3. Team Members Build on Their Collaborators’ Ideas

When teams practice deep listening, each new idea is an extension of the ideas that have come before. The Wright brothers couldn’t have thought of a moving vertical tail until after they discovered adverse yaw, and that discovery emerged from their experiments with wing warping. Although a single person may get credit for a specific idea, it’s hard to imagine that person having that idea apart from the hard work, in close quarters, of a dedicated team of like-minded individuals. Russ Mahon— one of the Morrow Dirt Club bikers from Cupertino— usually gets credit for putting the first derailleur on a fat-tired bike, but all ten members of the club played a role.

4. Only Afterwards Does the Meaning of Each Idea Become Clear

Even a single idea can’t be attributed to one person because ideas don’t take on their full importance until they’re taken up, reinterpreted, and applied by others. At the beginning of Jazz Freddy’s performance, we don’t know what John is doing: Is he studying for a test? Is he balancing the books of a criminal organization? Although he was the first actor to think of “studying,” the others decided that he would be a struggling umpire, a man stubbornly refusing to admit that he needed glasses. Individual creative actions take on meaning only later, after they are woven into other ideas, created by other actors. In a creative collaboration, each person acts without knowing what his or her action means. Participants are willing to allow other people to give their action meaning by building on it later.

5. Surprising Questions Emerge

The most transformative creativity results when a group either thinks of a new way to frame a problem or finds a new problem that no one had noticed before. When teams work this way, ideas are often transformed into questions and problems. That’s critical, because creativity researchers have discovered that the most creative groups are good at finding new problems rather than simply solving old ones.

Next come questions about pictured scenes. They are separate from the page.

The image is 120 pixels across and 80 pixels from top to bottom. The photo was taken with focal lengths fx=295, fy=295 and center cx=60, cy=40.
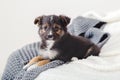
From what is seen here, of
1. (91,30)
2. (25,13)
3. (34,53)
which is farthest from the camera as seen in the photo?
(25,13)

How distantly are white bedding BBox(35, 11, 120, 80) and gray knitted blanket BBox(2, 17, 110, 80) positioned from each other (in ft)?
0.10

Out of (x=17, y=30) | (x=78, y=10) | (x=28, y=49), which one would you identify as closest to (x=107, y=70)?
(x=28, y=49)

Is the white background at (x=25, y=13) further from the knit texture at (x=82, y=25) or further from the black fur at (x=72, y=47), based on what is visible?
the black fur at (x=72, y=47)

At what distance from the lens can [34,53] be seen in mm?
1028

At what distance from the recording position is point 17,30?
1.62 meters

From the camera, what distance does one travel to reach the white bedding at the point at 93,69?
843 mm

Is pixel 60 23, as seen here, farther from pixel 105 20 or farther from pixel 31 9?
pixel 31 9

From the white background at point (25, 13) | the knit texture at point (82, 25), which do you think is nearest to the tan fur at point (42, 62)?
the knit texture at point (82, 25)

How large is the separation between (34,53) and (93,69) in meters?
0.23

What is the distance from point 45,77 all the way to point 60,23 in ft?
0.60

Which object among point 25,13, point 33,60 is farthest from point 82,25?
point 25,13

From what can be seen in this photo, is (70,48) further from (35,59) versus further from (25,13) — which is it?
(25,13)

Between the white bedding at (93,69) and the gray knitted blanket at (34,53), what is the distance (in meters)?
0.03

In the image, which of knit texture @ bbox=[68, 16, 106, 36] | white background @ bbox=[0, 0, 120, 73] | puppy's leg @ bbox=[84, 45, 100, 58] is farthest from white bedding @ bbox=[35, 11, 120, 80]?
white background @ bbox=[0, 0, 120, 73]
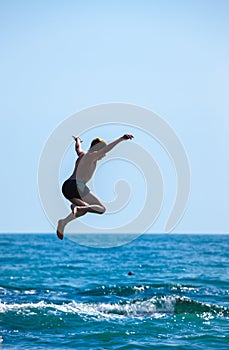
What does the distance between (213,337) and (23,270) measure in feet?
95.8

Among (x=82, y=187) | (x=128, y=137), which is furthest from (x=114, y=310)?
(x=128, y=137)

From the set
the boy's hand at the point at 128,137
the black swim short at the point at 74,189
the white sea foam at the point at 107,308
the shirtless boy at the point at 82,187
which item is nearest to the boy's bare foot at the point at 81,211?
the shirtless boy at the point at 82,187

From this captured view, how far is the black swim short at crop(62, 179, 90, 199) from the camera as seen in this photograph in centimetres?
1453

6. Innovation Is Inefficient

In improvisation, actors have no time to evaluate new ideas before they speak. But without evaluation, how can they make sure it’ll be good? Improvised innovation makes more mistakes, and has as many misses as hits. But the hits can be phenomenal; they’ll make up for the inefficiency and the failures. After the full hourlong Jazz Freddy performance, we never do learn why Bill and Mary are making copies for John— that idea doesn’t go anywhere. In the second act, a brief subplot in which two actors are in the witness protection program also is never developed. Some ideas are just bad ideas; some of them are good in themselves, but the other ideas that would be necessary to turn them into an innovation just haven’t happened yet. In a sixty-minute improvisation, many ideas are proposed that are never used. When we look at an innovation after the fact, all we remember is the chain of good ideas that made it into the innovation; we don’t notice the many dead ends.

7. Innovation Emerges from the Bottom Up

Improvisational performances are self-organizing. With no director and no script, the performance emerges from the joint actions of the actors. In the same way, the most innovative teams are those that can restructure themselves in response to unexpected shifts in the environment; they don’t need a strong leader to tell them what to do. Moreover, they tend to form spontaneously; when like-minded people find each other, a group emerges. The improvisational collaboration of the entire group translates moments of individual creativity into group innovation. Allowing the space for this self-organizing emergence to occur is difficult for many managers because the outcome is not controlled by the management team’s agenda and is therefore less predictable. Most business executives like to start with the big picture and then work out the details. In improvisational innovation, teams start with the details and then work up to the big picture. It’s riskier and less efficient, but when a successful innovation emerges, it’s often so surprising and imaginative that no single individual could have thought of it.